Namun harapan dan keinginan untuk keluar dari permasalahan, memperbaiki keadaan tetap ada. Harapan trakhir akhirnya saya harus berpasrah kepada Dia yang maha kuasa atas segala-galanya, ya hanya kepada Tuhanlah harapan dan impian itu saya tumpukan. Karena bagaimanapun apa yang terjadi terhadap diriku ini semua karena kehendaknya.

Jalan ini pun pasti akan banyak menuai kritik, saya lemah saya mudah putusasa dan terlalu mendewakan hal yang tidak konkrit. Tapi yang pasti saya telah berupaya menaklukan segala yang ada pada diri, akan tetapi tetap saja ketakutan dan rasa was-was itu tidak juga dapat dihilangkan.

Hanya dengan mengembalikan sepenuhnya pada yang kuasa hati akan sedikit lega. Keyakikan bahwa Tuhan memilki renca yang terbaik setelah ini, mungkin pengarapan semacam itu bisa menjadi pelipur dan obat pedih hati. Barangkali orang akan menilai saya terlalu pasrah dan kurang berikhtiar. Bairlah kata itu mengalir toh nantinya akan berhenti sendiri. Saya sudah lelah mengejar logika dan retorika.

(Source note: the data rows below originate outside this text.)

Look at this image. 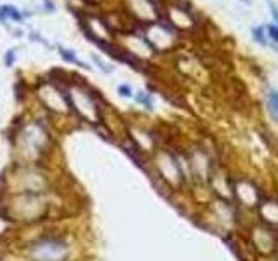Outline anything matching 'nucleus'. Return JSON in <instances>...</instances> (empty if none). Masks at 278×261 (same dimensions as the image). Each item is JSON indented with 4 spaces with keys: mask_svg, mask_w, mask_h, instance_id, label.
I'll return each instance as SVG.
<instances>
[{
    "mask_svg": "<svg viewBox=\"0 0 278 261\" xmlns=\"http://www.w3.org/2000/svg\"><path fill=\"white\" fill-rule=\"evenodd\" d=\"M252 35L254 38H256V42H259L261 45H268V35H266V30H264V26H256V28L252 30Z\"/></svg>",
    "mask_w": 278,
    "mask_h": 261,
    "instance_id": "obj_6",
    "label": "nucleus"
},
{
    "mask_svg": "<svg viewBox=\"0 0 278 261\" xmlns=\"http://www.w3.org/2000/svg\"><path fill=\"white\" fill-rule=\"evenodd\" d=\"M117 91H118V94L122 96V98H131L134 92H132V87L129 84H120L117 87Z\"/></svg>",
    "mask_w": 278,
    "mask_h": 261,
    "instance_id": "obj_9",
    "label": "nucleus"
},
{
    "mask_svg": "<svg viewBox=\"0 0 278 261\" xmlns=\"http://www.w3.org/2000/svg\"><path fill=\"white\" fill-rule=\"evenodd\" d=\"M271 16H273V19H275V25L278 26V7L277 5H271Z\"/></svg>",
    "mask_w": 278,
    "mask_h": 261,
    "instance_id": "obj_13",
    "label": "nucleus"
},
{
    "mask_svg": "<svg viewBox=\"0 0 278 261\" xmlns=\"http://www.w3.org/2000/svg\"><path fill=\"white\" fill-rule=\"evenodd\" d=\"M30 37H32V40L40 42V44H44L45 47H51V44H49V42H45V40H44V37H42L40 34H37V32H32V34H30Z\"/></svg>",
    "mask_w": 278,
    "mask_h": 261,
    "instance_id": "obj_11",
    "label": "nucleus"
},
{
    "mask_svg": "<svg viewBox=\"0 0 278 261\" xmlns=\"http://www.w3.org/2000/svg\"><path fill=\"white\" fill-rule=\"evenodd\" d=\"M23 23L25 21V12L19 11L16 5L12 4H4L0 5V23L4 25V28L11 30L9 23Z\"/></svg>",
    "mask_w": 278,
    "mask_h": 261,
    "instance_id": "obj_2",
    "label": "nucleus"
},
{
    "mask_svg": "<svg viewBox=\"0 0 278 261\" xmlns=\"http://www.w3.org/2000/svg\"><path fill=\"white\" fill-rule=\"evenodd\" d=\"M266 100H268V105H270V110H271V113H273L275 117L278 118V91H275V89H271V91H268V94H266Z\"/></svg>",
    "mask_w": 278,
    "mask_h": 261,
    "instance_id": "obj_4",
    "label": "nucleus"
},
{
    "mask_svg": "<svg viewBox=\"0 0 278 261\" xmlns=\"http://www.w3.org/2000/svg\"><path fill=\"white\" fill-rule=\"evenodd\" d=\"M136 101H138L139 105H143L146 110H153V98H151V94H148V92L139 91L138 94H136Z\"/></svg>",
    "mask_w": 278,
    "mask_h": 261,
    "instance_id": "obj_5",
    "label": "nucleus"
},
{
    "mask_svg": "<svg viewBox=\"0 0 278 261\" xmlns=\"http://www.w3.org/2000/svg\"><path fill=\"white\" fill-rule=\"evenodd\" d=\"M14 63H16V49H9L4 54V65L7 68H11L14 67Z\"/></svg>",
    "mask_w": 278,
    "mask_h": 261,
    "instance_id": "obj_7",
    "label": "nucleus"
},
{
    "mask_svg": "<svg viewBox=\"0 0 278 261\" xmlns=\"http://www.w3.org/2000/svg\"><path fill=\"white\" fill-rule=\"evenodd\" d=\"M92 61H94L96 65H98V67L101 68L103 72H106V74H111V72H113V67H110V65H106V63L103 61V59L99 58V56L92 54Z\"/></svg>",
    "mask_w": 278,
    "mask_h": 261,
    "instance_id": "obj_8",
    "label": "nucleus"
},
{
    "mask_svg": "<svg viewBox=\"0 0 278 261\" xmlns=\"http://www.w3.org/2000/svg\"><path fill=\"white\" fill-rule=\"evenodd\" d=\"M25 256L28 261H68L71 244L58 235L38 237L25 247Z\"/></svg>",
    "mask_w": 278,
    "mask_h": 261,
    "instance_id": "obj_1",
    "label": "nucleus"
},
{
    "mask_svg": "<svg viewBox=\"0 0 278 261\" xmlns=\"http://www.w3.org/2000/svg\"><path fill=\"white\" fill-rule=\"evenodd\" d=\"M58 52H59V56H61V59L65 63H71V65H77V67L84 68V70H91V67H87L84 61H80V59L77 58V54H75L71 49L63 47V45H58Z\"/></svg>",
    "mask_w": 278,
    "mask_h": 261,
    "instance_id": "obj_3",
    "label": "nucleus"
},
{
    "mask_svg": "<svg viewBox=\"0 0 278 261\" xmlns=\"http://www.w3.org/2000/svg\"><path fill=\"white\" fill-rule=\"evenodd\" d=\"M242 2H243V4H250V0H242Z\"/></svg>",
    "mask_w": 278,
    "mask_h": 261,
    "instance_id": "obj_14",
    "label": "nucleus"
},
{
    "mask_svg": "<svg viewBox=\"0 0 278 261\" xmlns=\"http://www.w3.org/2000/svg\"><path fill=\"white\" fill-rule=\"evenodd\" d=\"M266 32H268V37H270L271 40L277 42V44H278V26L277 25H270L266 28Z\"/></svg>",
    "mask_w": 278,
    "mask_h": 261,
    "instance_id": "obj_10",
    "label": "nucleus"
},
{
    "mask_svg": "<svg viewBox=\"0 0 278 261\" xmlns=\"http://www.w3.org/2000/svg\"><path fill=\"white\" fill-rule=\"evenodd\" d=\"M44 11L45 12H54L56 11V4L52 0H44Z\"/></svg>",
    "mask_w": 278,
    "mask_h": 261,
    "instance_id": "obj_12",
    "label": "nucleus"
}]
</instances>
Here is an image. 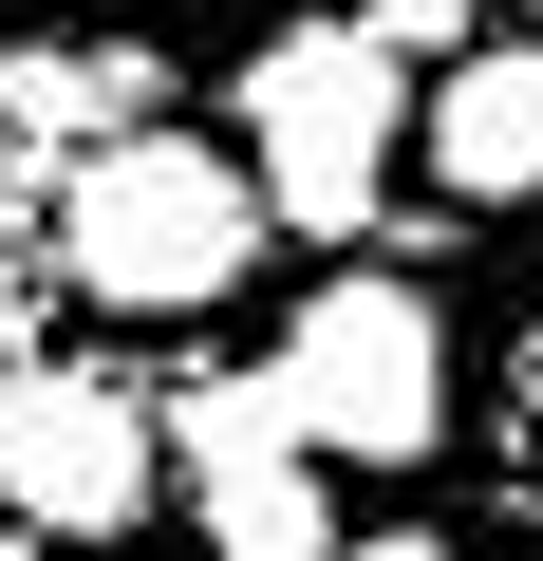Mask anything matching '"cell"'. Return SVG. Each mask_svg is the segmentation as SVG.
I'll return each mask as SVG.
<instances>
[{
    "mask_svg": "<svg viewBox=\"0 0 543 561\" xmlns=\"http://www.w3.org/2000/svg\"><path fill=\"white\" fill-rule=\"evenodd\" d=\"M468 468H487V524H506V561H543V280H524L506 375H487V412H468Z\"/></svg>",
    "mask_w": 543,
    "mask_h": 561,
    "instance_id": "ba28073f",
    "label": "cell"
},
{
    "mask_svg": "<svg viewBox=\"0 0 543 561\" xmlns=\"http://www.w3.org/2000/svg\"><path fill=\"white\" fill-rule=\"evenodd\" d=\"M169 113V38H0V131H57V150H113Z\"/></svg>",
    "mask_w": 543,
    "mask_h": 561,
    "instance_id": "52a82bcc",
    "label": "cell"
},
{
    "mask_svg": "<svg viewBox=\"0 0 543 561\" xmlns=\"http://www.w3.org/2000/svg\"><path fill=\"white\" fill-rule=\"evenodd\" d=\"M338 561H468V542H450V524H357Z\"/></svg>",
    "mask_w": 543,
    "mask_h": 561,
    "instance_id": "8fae6325",
    "label": "cell"
},
{
    "mask_svg": "<svg viewBox=\"0 0 543 561\" xmlns=\"http://www.w3.org/2000/svg\"><path fill=\"white\" fill-rule=\"evenodd\" d=\"M169 412L113 375V356H0V505L38 542H132L169 505Z\"/></svg>",
    "mask_w": 543,
    "mask_h": 561,
    "instance_id": "277c9868",
    "label": "cell"
},
{
    "mask_svg": "<svg viewBox=\"0 0 543 561\" xmlns=\"http://www.w3.org/2000/svg\"><path fill=\"white\" fill-rule=\"evenodd\" d=\"M431 206H543V38H468L431 76Z\"/></svg>",
    "mask_w": 543,
    "mask_h": 561,
    "instance_id": "8992f818",
    "label": "cell"
},
{
    "mask_svg": "<svg viewBox=\"0 0 543 561\" xmlns=\"http://www.w3.org/2000/svg\"><path fill=\"white\" fill-rule=\"evenodd\" d=\"M282 375H301V412H319L338 468H431L468 431V356L431 319V280H375V262H338L319 300L282 319Z\"/></svg>",
    "mask_w": 543,
    "mask_h": 561,
    "instance_id": "3957f363",
    "label": "cell"
},
{
    "mask_svg": "<svg viewBox=\"0 0 543 561\" xmlns=\"http://www.w3.org/2000/svg\"><path fill=\"white\" fill-rule=\"evenodd\" d=\"M282 243V206H262V169H244V131H113V150H76L57 169V280L76 300H113V319H206V300H244V262Z\"/></svg>",
    "mask_w": 543,
    "mask_h": 561,
    "instance_id": "7a4b0ae2",
    "label": "cell"
},
{
    "mask_svg": "<svg viewBox=\"0 0 543 561\" xmlns=\"http://www.w3.org/2000/svg\"><path fill=\"white\" fill-rule=\"evenodd\" d=\"M301 0H0V38H262Z\"/></svg>",
    "mask_w": 543,
    "mask_h": 561,
    "instance_id": "9c48e42d",
    "label": "cell"
},
{
    "mask_svg": "<svg viewBox=\"0 0 543 561\" xmlns=\"http://www.w3.org/2000/svg\"><path fill=\"white\" fill-rule=\"evenodd\" d=\"M169 468H188V524H206V561H338V449H319V412H301V375L262 356V375H188L169 393Z\"/></svg>",
    "mask_w": 543,
    "mask_h": 561,
    "instance_id": "5b68a950",
    "label": "cell"
},
{
    "mask_svg": "<svg viewBox=\"0 0 543 561\" xmlns=\"http://www.w3.org/2000/svg\"><path fill=\"white\" fill-rule=\"evenodd\" d=\"M357 20H375V38H394V57H412V76H450V57H468V38H487V0H357Z\"/></svg>",
    "mask_w": 543,
    "mask_h": 561,
    "instance_id": "30bf717a",
    "label": "cell"
},
{
    "mask_svg": "<svg viewBox=\"0 0 543 561\" xmlns=\"http://www.w3.org/2000/svg\"><path fill=\"white\" fill-rule=\"evenodd\" d=\"M225 131L282 206V243H375L394 225V150H431L412 113V57L357 20V0H301V20H262L244 76H225Z\"/></svg>",
    "mask_w": 543,
    "mask_h": 561,
    "instance_id": "6da1fadb",
    "label": "cell"
},
{
    "mask_svg": "<svg viewBox=\"0 0 543 561\" xmlns=\"http://www.w3.org/2000/svg\"><path fill=\"white\" fill-rule=\"evenodd\" d=\"M0 561H57V542H38V524H20V505H0Z\"/></svg>",
    "mask_w": 543,
    "mask_h": 561,
    "instance_id": "7c38bea8",
    "label": "cell"
}]
</instances>
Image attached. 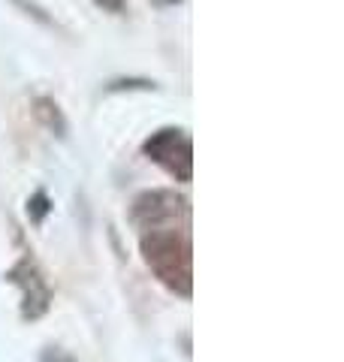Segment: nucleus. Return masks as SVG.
Here are the masks:
<instances>
[{
	"mask_svg": "<svg viewBox=\"0 0 344 362\" xmlns=\"http://www.w3.org/2000/svg\"><path fill=\"white\" fill-rule=\"evenodd\" d=\"M142 254L154 275L164 281L169 290L190 296L193 272H190V239L188 233L166 226V230H151L142 235Z\"/></svg>",
	"mask_w": 344,
	"mask_h": 362,
	"instance_id": "1",
	"label": "nucleus"
},
{
	"mask_svg": "<svg viewBox=\"0 0 344 362\" xmlns=\"http://www.w3.org/2000/svg\"><path fill=\"white\" fill-rule=\"evenodd\" d=\"M9 281H16L25 290V317L30 320H37L49 311V302H52V293H49V284L37 275V269H33L28 259H21V263L9 272Z\"/></svg>",
	"mask_w": 344,
	"mask_h": 362,
	"instance_id": "4",
	"label": "nucleus"
},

Jika orang mengatakan saya lemah. Saya akan akui itu. Jika orang mengatakan saya tidak berusaha keras, saya telah berusa. Jika orang mengatakan saya terlalu tergantung pada orang, setidak-nya saya telah mencoba keluar dari hal itu. Bagaimana prisepsi orang tentang saya, akan saya terima. Saya tertutup, memang karena saya tidak mau melibatkan orang terlalu jauh dalam pribadi saya.

Bertman dan berkawan adalah kodrat. Penderitaan dan kebahagian yang terjadi diri orang termasuk saya merupakan bagian yang harus disyukuri. Tak ada yang dapat saya banggakan, itu memang benar. Orang tua, famili, kerabat dan teman, mereka hidup biasa, tak ada yang istimewa selain kesetian dan pengorbanannya, untuk saya dan hidup-nya sendiri.

Saya katakan saya lemah. Saya tidak berdaya dengan kenyataan yang saya hadapi. Tapi tidak akan sampai saya bunuh diri. Karena saya misih punya iman dan percaya pada apa yang Tuhan janjikan. Di balik penderitaan akan ada kebahagian. Entah seberapa takaran kebahagian itu yang pasti Tuhan telah menjatahkan untuk saya juga manusia yang lain.